Located in a residential area between Broadway and the track, this small, but bright and cheerful restaurant offers authentic Indian cuisine in a straight forward manner. They also do take out, which is how we enjoyed our meal since we only were staying a few blocks away. My husband enjoyed a multiple meat appetizer including chicken, lamb and sausage with various sauces to dunk them in. The sauces ranged from mild to hot. We both enjoyed Naan, or warm flatbread. One was plain, the other flavored with cheese and another garlic. Our main courses were Chicken Biryani and Shrimp Biryani. Biryani is a mixture of the meat with basmati rice and sauces to add flavor. The restaurant offers beer and wine.
The Brook Tavern:
139 Union Avenue, Saratoga Springs. http://thebrooktavern.com
After a day at the track on the walk toward downtown we stopped at the Brook Tavern for dinner. It was a hopping place, with seating at high top tables on a side porch. The lounge has room for about 15 patrons and the restaurant has both booths and tables. The burgers are enormous, no appetizers are necessary if ordering one. The restaurant offers a wide variety of appetizers and small plates ranging from edamame, fried artichoke hearts, creamy mushroom polenta, walnut cranberry salad to fish tacos. It may be difficult to get a table right after the last race, but it’s a nice option any time of the evening.

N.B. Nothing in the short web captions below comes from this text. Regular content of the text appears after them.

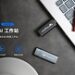 PlugClaw 正式发货:拇指大小的私人 AI 电脑,让 AI 真正替你干活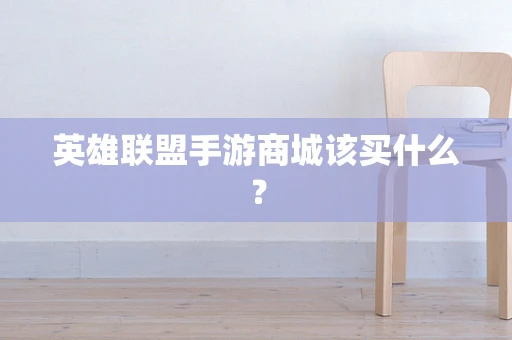 英雄联盟手游商城该买什么？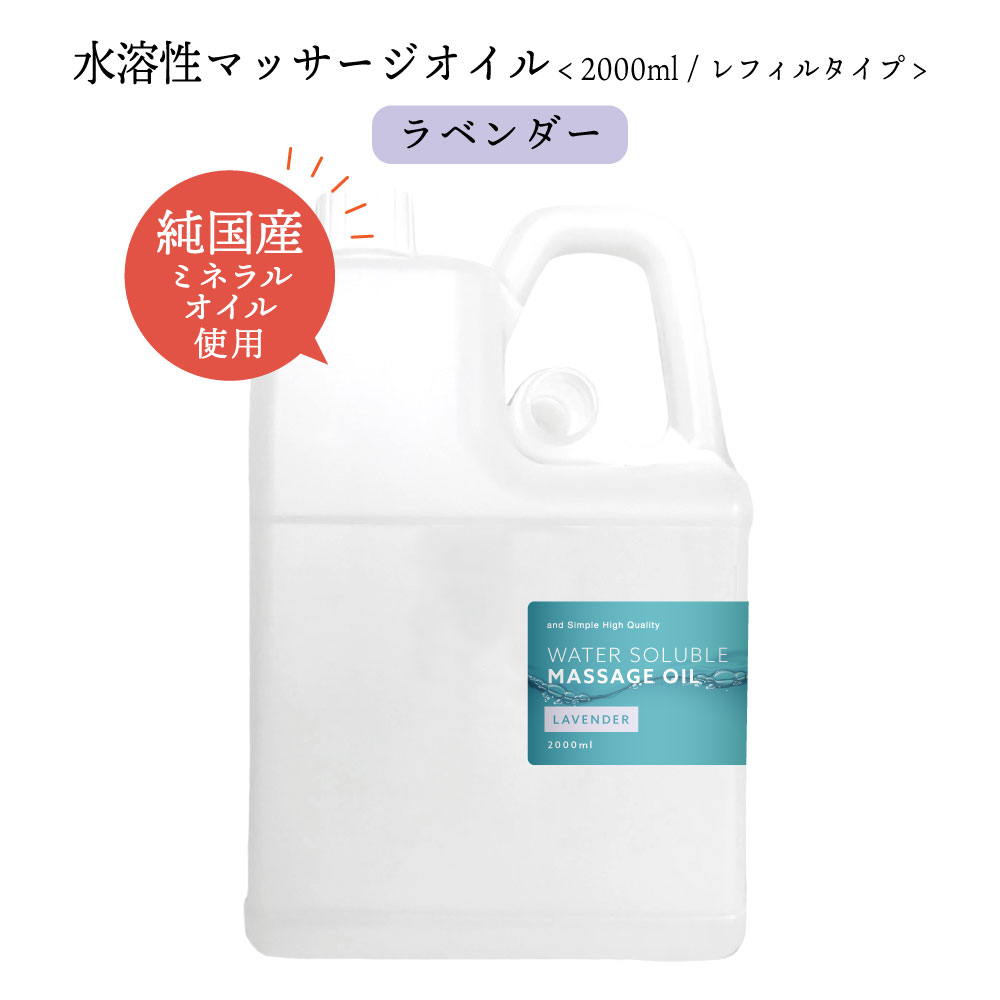 【2点購入で香料GET】 &SH エステ サロン 用 水溶性 マッサージオイル ウォーターソルブル 2000ml ボトル ラベンダー 大容量 [ ミネラルオイル...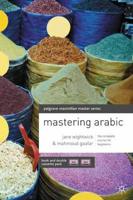 Mastering Arabic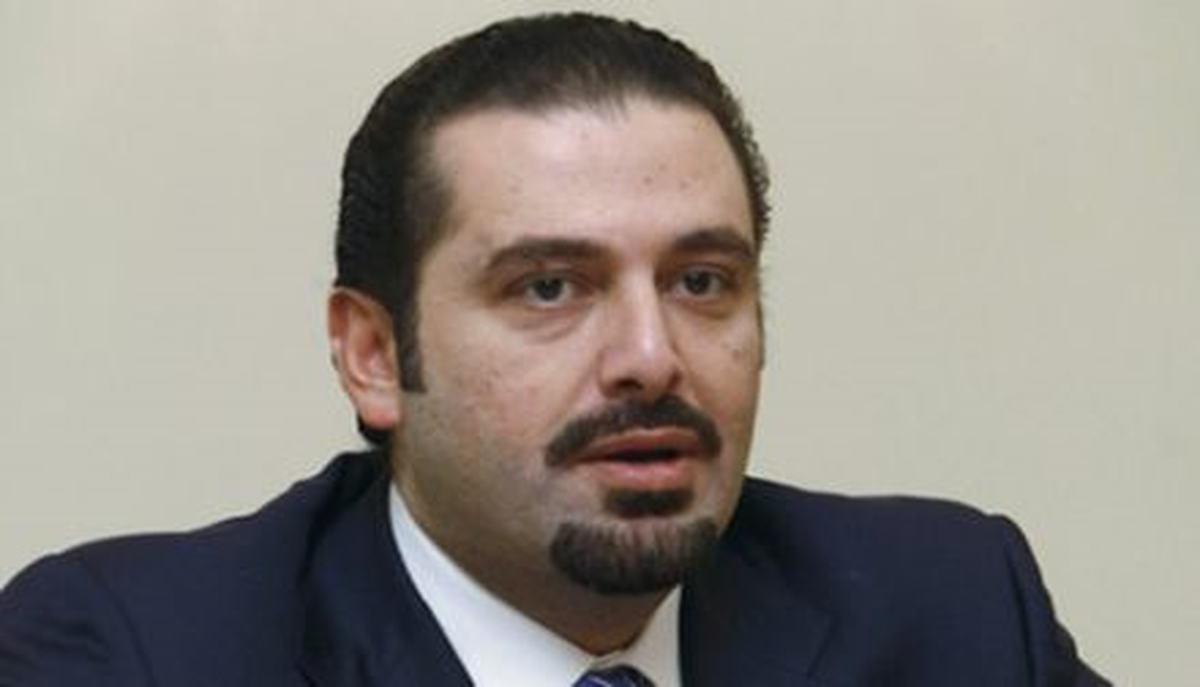 Eski Lübnan Başbakanı Hariri\'den Hizbullah\'a Tepki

457 Broadway, Saratoga Springs. This diner is open from about 3:00 a.m. to 3:00 p.m. They serve breakfast all day long. It’s clean. The offerings are standard, eggs, pancakes waffles corned beef hash and breakfast meats. If you’re an early riser wanting breakfast downtown that’s strictly diner food with no frills, this is an option.
Dining at Home:
If you have a nice kitchen or patio and don’t feel like cooking or dining in a restaurant, Putnam Market on Broadway has a wonderful selection of prepared meals, wines and desserts. Go in during the late morning before you head to the track when the selection is best, so dinner will be ready and waiting for you when you cash out your last winning ticket of the day. Another similar option is Roma Foods, an Italian market and sandwich shop located at 222 Washington Street (www.romafoods.com). There are wonderful pastas, meats, cheeses and Italian delicacies for a complete meal.